# TASK INSTRUCTIONS
1: According to the forum thread on Hajomaylandi, under what trade name was this fish previously sold?
2: For each statement below, state whether the forum thread on Hajomaylandi supports it, and quote the words that decide the matter: (a) Ad Konings 4th Edition places Metriaclima hajomaylandi in the aurora group; (b) the females have bright yellow fins; (c) a tank at least 3 feet long is sufficient for this fish.

# Hajomaylandi !!!!



## Kaosone (Jun 29, 2009)

A breeder I am looking to get my Mbuna's from has recently lost his Acei due to a problem with a heater & I've seen he has some Hajomaylandi on his stock list.

As far a typing "Hajomaylandi" into google images this turned up "Metriaclima hajomaylandi", Does anyone know anything about this fish (size temperment etc) as there not listed on teh profile section?










Thanks.
Stuart


----------



## GaFishMan1181 (Dec 17, 2008)

if it is a metriaclima then it has a good chance of having similar aggression levels as any of the zebras. dont know anything about this one though but it does look alot like a red zebra x callainos x kenyi. and if it acts anything like what it looks like then i would say very aggressive.

100% total guess though.


----------



## DJRansome (Oct 29, 2005)

Ad Konings 4th Edition assigns the metriaclima hajomaylandi to the aurora group so maybe the aurora profile would be helpful. Dimorphic with brown-beige females, but the females do have bright yellow fins.


----------



## noki (Jun 13, 2003)

yes, similar to Aurora or somewhat similar to Metriaclima zebra types. Gets about the same size, kept the same way. Sure, can show aggressive behavior like most Mbuna. Mbuna can typically be aggressive, but are not impossible. Should have a 4 foot long tank or more. A large male can probably get to 6" long. Females are duller but can be yellowish. The yellow on the head gets intense with dominance while the body is light blue, a rather unique color sceme for a Mbuna.

used to be sold as Pseudotropheus greberi which is a trade name, not a real scientific name.


----------

# RECORDS PROVIDED
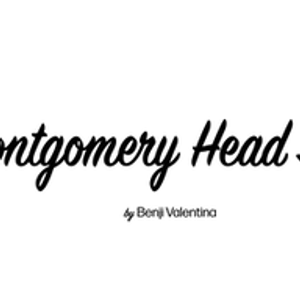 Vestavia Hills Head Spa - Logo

...

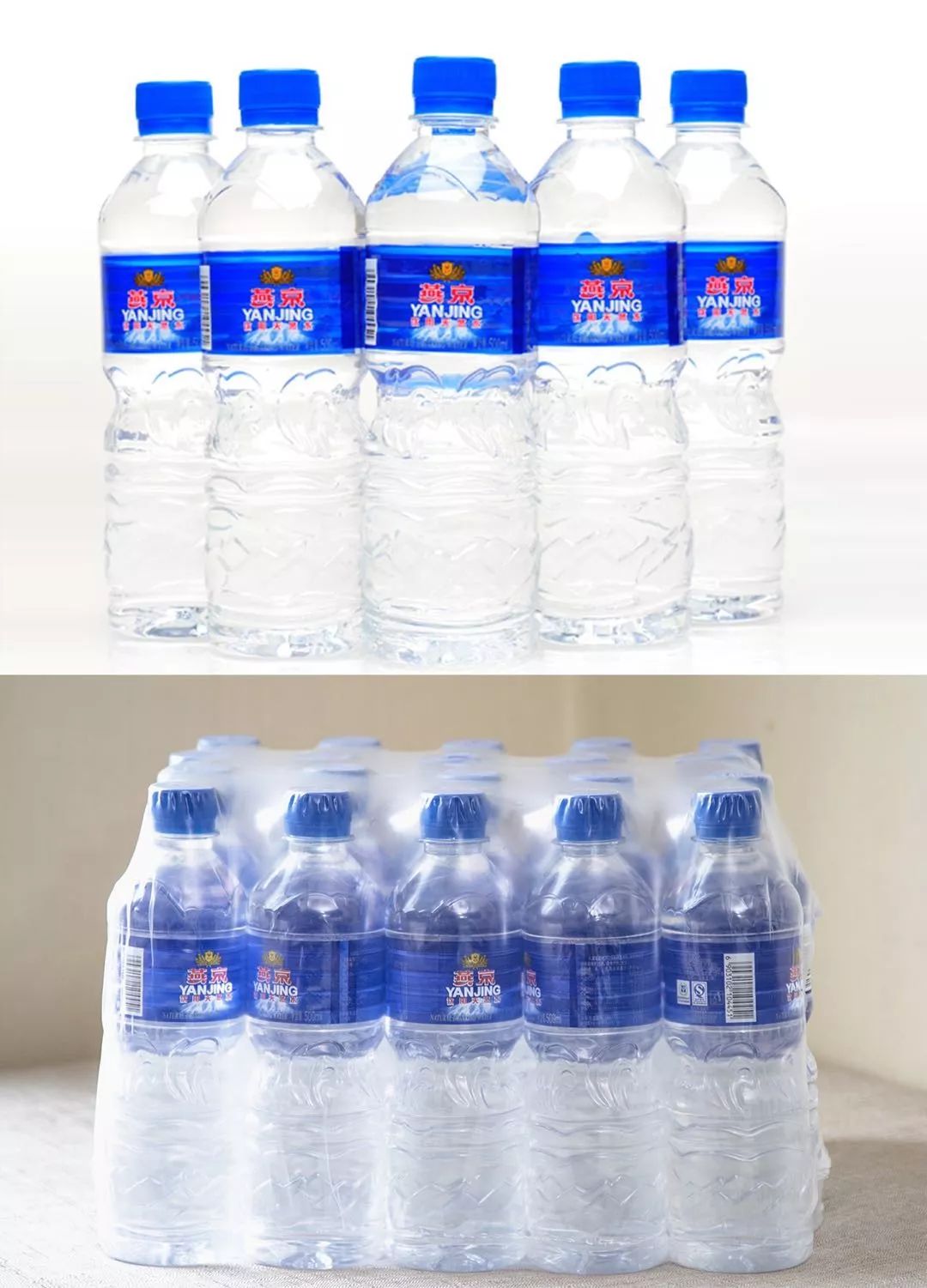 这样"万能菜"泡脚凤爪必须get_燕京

# TASK SOLUTIONS
1: Pseudotropheus greberi

2:
(a) Yes: "Ad Konings 4th Edition assigns the metriaclima hajomaylandi to the aurora group"
(b) Yes: "the females do have bright yellow fins"
(c) No: "Should have a 4 foot long tank or more."